◆ Description of the task:
Print out each record below, unaltered and complete, without its images.

Dataset entries:
------------------------------

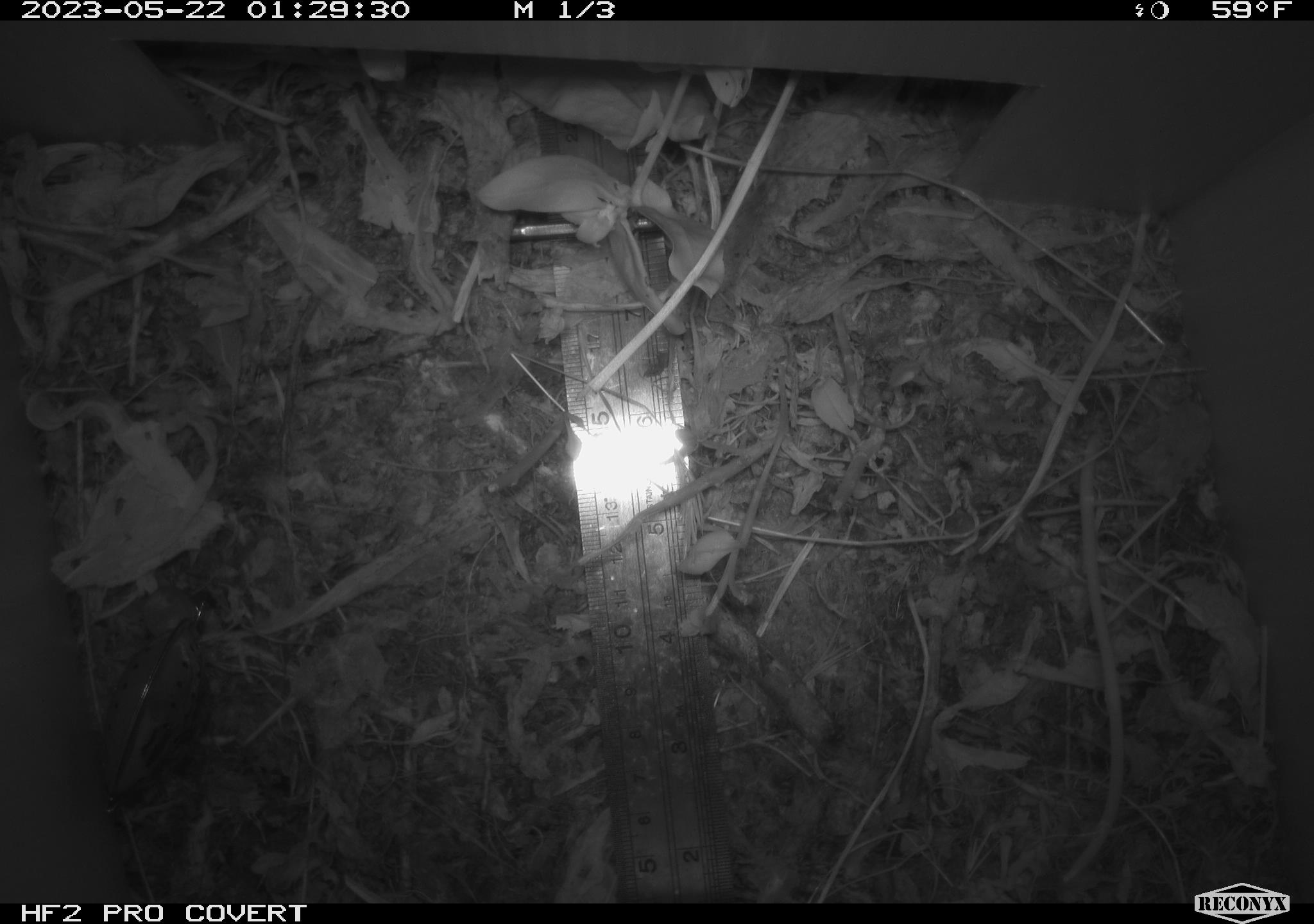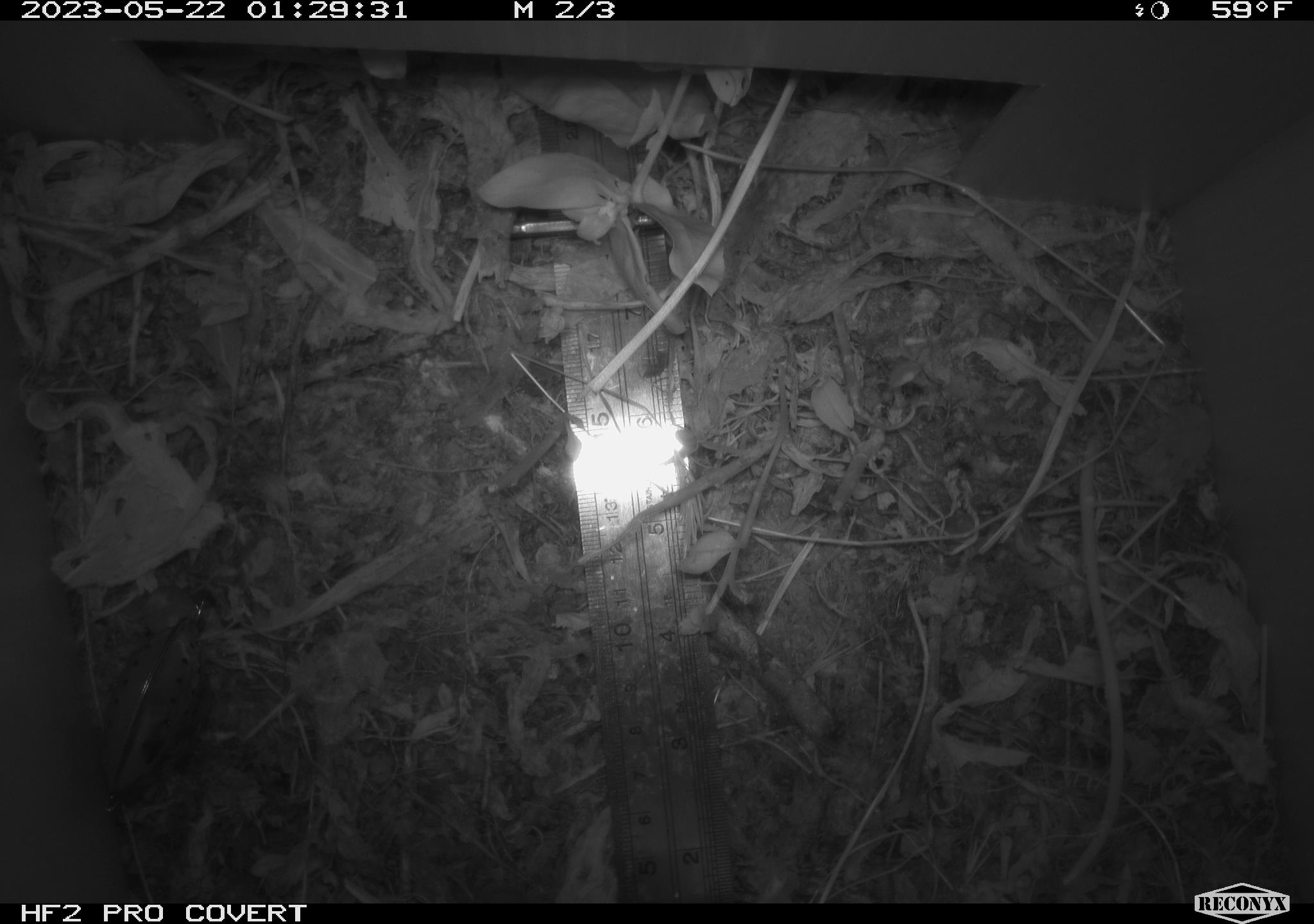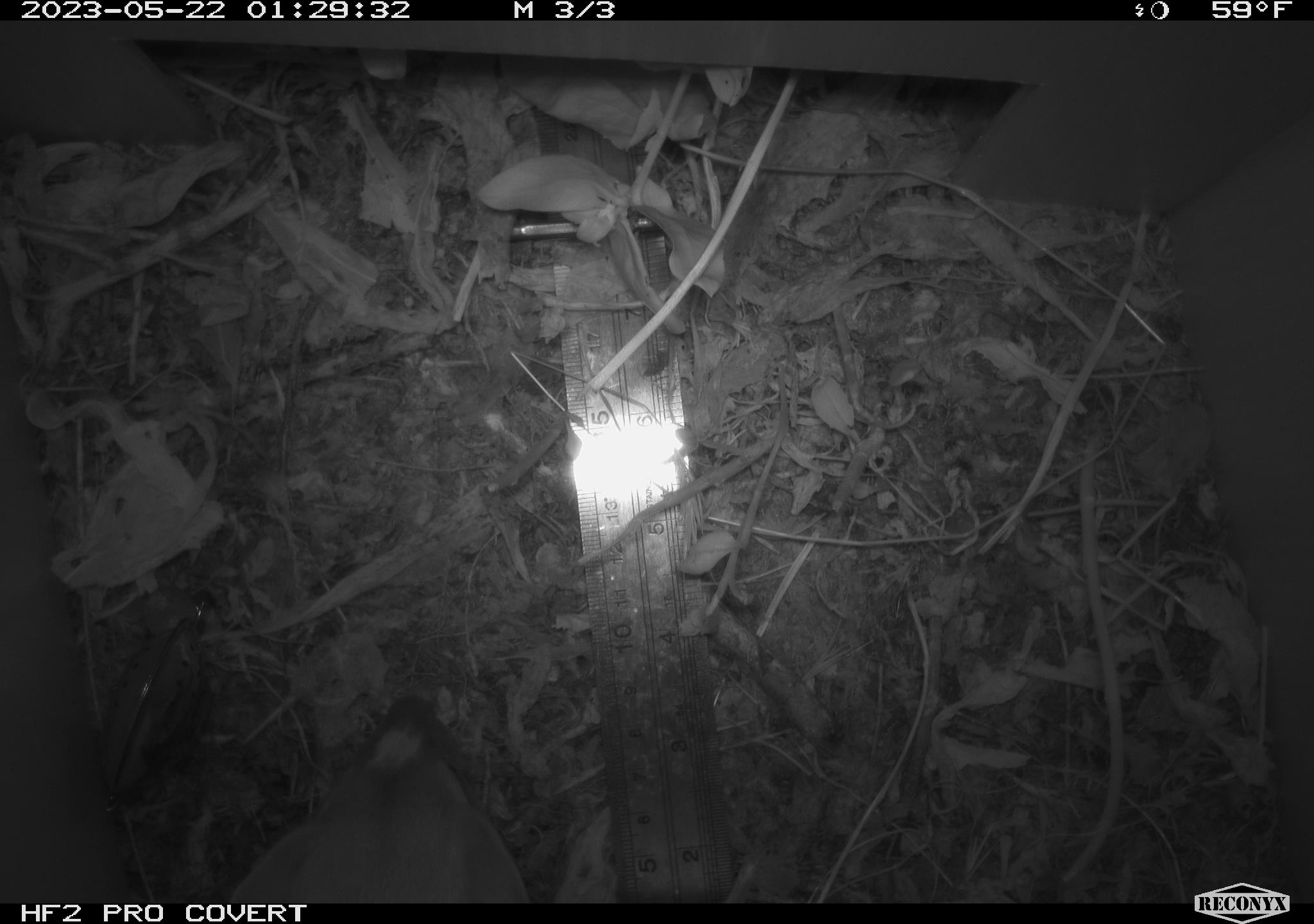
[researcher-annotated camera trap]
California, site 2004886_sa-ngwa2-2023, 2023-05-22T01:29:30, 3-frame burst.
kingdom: Animalia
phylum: Chordata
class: Mammalia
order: Carnivora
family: Mustelidae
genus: Neogale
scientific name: Neogale frenata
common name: long-tailed weasel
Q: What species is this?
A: Long-tailed weasel (Neogale frenata).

------------------------------

◆ Exercise response:
[researcher-annotated camera trap]
California, site 2004886_sa-ngwa2-2023, 2023-05-22T01:29:30, 3-frame burst.
kingdom: Animalia
phylum: Chordata
class: Mammalia
order: Carnivora
family: Mustelidae
genus: Neogale
scientific name: Neogale frenata
common name: long-tailed weasel
Q: What species is this?
A: Long-tailed weasel (Neogale frenata).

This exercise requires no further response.